### About this exercise
Select, from the data, each line where "inhibition" occurs.

### Record extracts
───
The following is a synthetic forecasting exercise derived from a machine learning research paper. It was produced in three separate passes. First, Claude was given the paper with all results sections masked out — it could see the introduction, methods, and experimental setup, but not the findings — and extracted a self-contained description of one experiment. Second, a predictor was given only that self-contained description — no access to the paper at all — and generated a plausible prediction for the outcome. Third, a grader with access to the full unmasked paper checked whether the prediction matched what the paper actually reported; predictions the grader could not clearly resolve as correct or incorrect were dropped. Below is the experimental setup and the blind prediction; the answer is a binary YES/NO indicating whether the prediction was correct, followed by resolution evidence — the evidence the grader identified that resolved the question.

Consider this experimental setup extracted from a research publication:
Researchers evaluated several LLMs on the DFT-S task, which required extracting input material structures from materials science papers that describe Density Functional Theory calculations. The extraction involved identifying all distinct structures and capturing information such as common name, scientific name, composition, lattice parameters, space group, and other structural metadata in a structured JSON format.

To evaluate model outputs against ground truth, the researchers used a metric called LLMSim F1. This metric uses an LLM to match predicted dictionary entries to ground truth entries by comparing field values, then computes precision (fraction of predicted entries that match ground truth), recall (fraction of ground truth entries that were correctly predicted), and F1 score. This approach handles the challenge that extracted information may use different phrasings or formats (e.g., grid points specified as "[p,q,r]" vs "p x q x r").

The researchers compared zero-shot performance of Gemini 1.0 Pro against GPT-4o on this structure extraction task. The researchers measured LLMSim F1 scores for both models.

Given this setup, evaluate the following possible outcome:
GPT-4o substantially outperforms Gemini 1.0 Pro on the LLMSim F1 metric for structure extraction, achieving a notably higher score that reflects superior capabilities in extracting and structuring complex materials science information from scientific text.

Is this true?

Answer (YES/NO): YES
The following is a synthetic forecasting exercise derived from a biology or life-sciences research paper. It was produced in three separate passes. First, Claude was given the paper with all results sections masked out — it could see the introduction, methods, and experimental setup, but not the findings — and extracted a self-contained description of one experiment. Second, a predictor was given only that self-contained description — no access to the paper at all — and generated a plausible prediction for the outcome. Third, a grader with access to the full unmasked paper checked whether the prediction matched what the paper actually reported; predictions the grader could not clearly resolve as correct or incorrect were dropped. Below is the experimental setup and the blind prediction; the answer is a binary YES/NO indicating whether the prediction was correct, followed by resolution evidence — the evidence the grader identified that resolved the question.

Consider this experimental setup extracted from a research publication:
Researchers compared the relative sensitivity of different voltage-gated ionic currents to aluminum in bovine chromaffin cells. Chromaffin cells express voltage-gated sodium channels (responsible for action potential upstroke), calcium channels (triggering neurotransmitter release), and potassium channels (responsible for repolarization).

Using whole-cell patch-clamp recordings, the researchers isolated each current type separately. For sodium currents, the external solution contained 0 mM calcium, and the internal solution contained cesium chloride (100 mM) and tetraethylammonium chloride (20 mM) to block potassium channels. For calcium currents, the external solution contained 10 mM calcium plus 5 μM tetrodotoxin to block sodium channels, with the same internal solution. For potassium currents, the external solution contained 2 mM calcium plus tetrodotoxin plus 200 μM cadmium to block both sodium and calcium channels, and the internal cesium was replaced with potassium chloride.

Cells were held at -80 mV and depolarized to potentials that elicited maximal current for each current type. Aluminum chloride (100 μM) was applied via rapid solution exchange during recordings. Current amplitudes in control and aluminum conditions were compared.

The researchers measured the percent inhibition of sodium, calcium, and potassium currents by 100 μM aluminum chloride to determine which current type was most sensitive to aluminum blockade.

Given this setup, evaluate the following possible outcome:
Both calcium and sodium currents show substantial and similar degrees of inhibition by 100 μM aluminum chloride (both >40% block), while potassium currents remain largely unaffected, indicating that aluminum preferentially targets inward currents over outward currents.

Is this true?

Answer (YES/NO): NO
───
### Result below
The researchers measured the percent inhibition of sodium, calcium, and potassium currents by 100 μM aluminum chloride to determine which current type was most sensitive to aluminum blockade.
Both calcium and sodium currents show substantial and similar degrees of inhibition by 100 μM aluminum chloride (both >40% block), while potassium currents remain largely unaffected, indicating that aluminum preferentially targets inward currents over outward currents.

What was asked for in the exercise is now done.